RECORDS FOR PROCESSING:
○ ○ ○
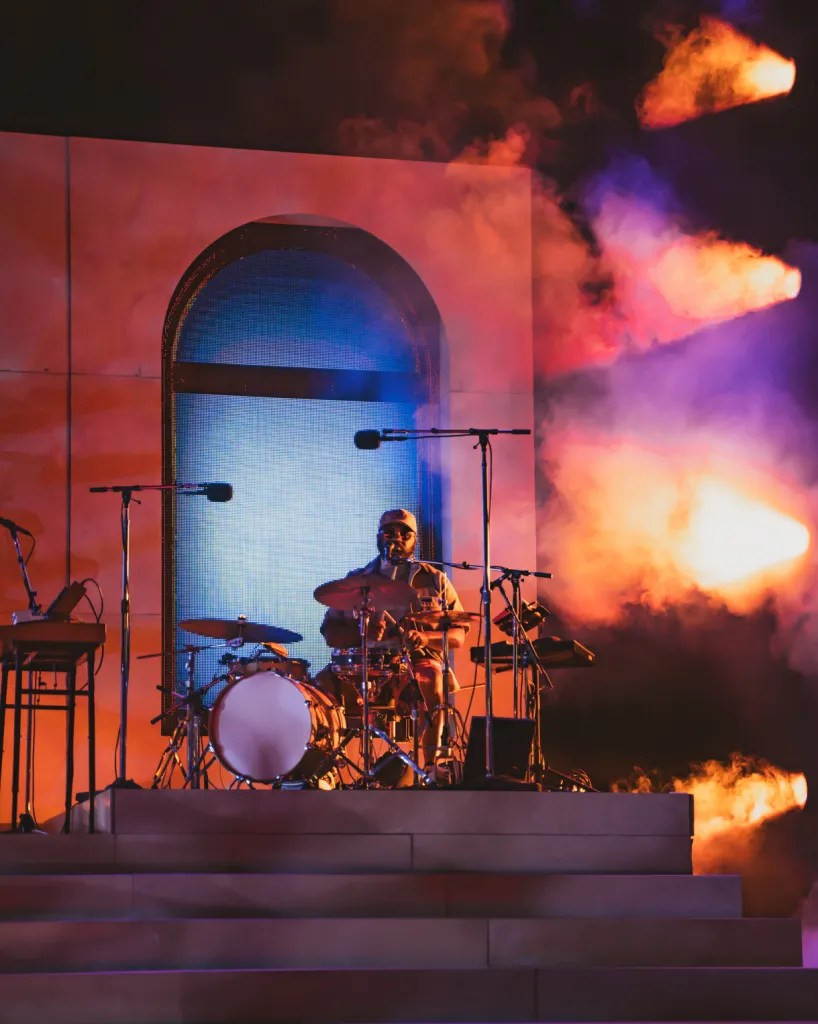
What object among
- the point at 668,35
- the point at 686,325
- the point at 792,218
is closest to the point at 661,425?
the point at 686,325

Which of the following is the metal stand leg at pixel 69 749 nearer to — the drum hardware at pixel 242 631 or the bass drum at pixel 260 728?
the bass drum at pixel 260 728

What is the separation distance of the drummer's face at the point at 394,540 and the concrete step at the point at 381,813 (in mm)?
2236

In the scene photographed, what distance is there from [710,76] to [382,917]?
5.96 m

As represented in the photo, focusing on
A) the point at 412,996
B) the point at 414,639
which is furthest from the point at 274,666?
the point at 412,996

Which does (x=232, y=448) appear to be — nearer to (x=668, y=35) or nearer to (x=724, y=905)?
(x=668, y=35)

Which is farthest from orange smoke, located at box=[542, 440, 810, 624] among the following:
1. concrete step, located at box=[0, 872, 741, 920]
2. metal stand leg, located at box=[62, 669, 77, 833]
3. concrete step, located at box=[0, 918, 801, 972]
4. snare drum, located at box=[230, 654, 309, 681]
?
concrete step, located at box=[0, 918, 801, 972]

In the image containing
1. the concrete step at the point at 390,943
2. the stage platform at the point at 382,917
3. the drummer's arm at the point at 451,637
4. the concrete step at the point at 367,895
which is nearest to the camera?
the stage platform at the point at 382,917

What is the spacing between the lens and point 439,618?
7234 mm

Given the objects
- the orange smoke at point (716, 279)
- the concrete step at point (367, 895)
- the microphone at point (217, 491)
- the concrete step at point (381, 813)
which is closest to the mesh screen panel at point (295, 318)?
the orange smoke at point (716, 279)

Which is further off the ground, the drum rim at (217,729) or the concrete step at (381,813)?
the drum rim at (217,729)

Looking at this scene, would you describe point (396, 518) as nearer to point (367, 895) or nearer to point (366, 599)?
point (366, 599)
○ ○ ○
EXERCISE INSTRUCTIONS: None of the pictures should appear; repeat the records exactly otherwise.

EXERCISE RESPONSE:
What object among
- the point at 668,35
- the point at 686,325
- the point at 792,218
is closest to the point at 661,425?
the point at 686,325

Which of the following is the metal stand leg at pixel 69 749 nearer to — the drum hardware at pixel 242 631 or the bass drum at pixel 260 728?
the bass drum at pixel 260 728

What is the separation distance of the drummer's face at the point at 394,540 and the concrete step at the point at 381,813 (in mm)?
2236

In the scene photographed, what distance is there from [710,76] to [382,917]?
5.96 m

As represented in the photo, focusing on
A) the point at 412,996
B) the point at 414,639
which is furthest from the point at 274,666?
the point at 412,996

Which does (x=232, y=448) appear to be — nearer to (x=668, y=35) or nearer to (x=724, y=905)?
(x=668, y=35)

Which is farthest from orange smoke, located at box=[542, 440, 810, 624] among the following:
1. concrete step, located at box=[0, 872, 741, 920]
2. metal stand leg, located at box=[62, 669, 77, 833]
3. concrete step, located at box=[0, 918, 801, 972]
4. snare drum, located at box=[230, 654, 309, 681]
?
concrete step, located at box=[0, 918, 801, 972]

In the image containing
1. the concrete step at the point at 390,943
2. the stage platform at the point at 382,917
3. the drummer's arm at the point at 451,637
4. the concrete step at the point at 367,895
which is nearest to the camera?
the stage platform at the point at 382,917

What is the spacing between the lens and point 439,618?
7234 mm

Given the objects
- the orange smoke at point (716, 279)
- the concrete step at point (367, 895)
- the microphone at point (217, 491)
- the concrete step at point (381, 813)
which is closest to the mesh screen panel at point (295, 318)?
the orange smoke at point (716, 279)

Which is further off the ground, the drum rim at (217,729) or the concrete step at (381,813)?
the drum rim at (217,729)

Looking at this scene, would you describe point (396, 518) as nearer to point (367, 895) or nearer to point (366, 599)?
point (366, 599)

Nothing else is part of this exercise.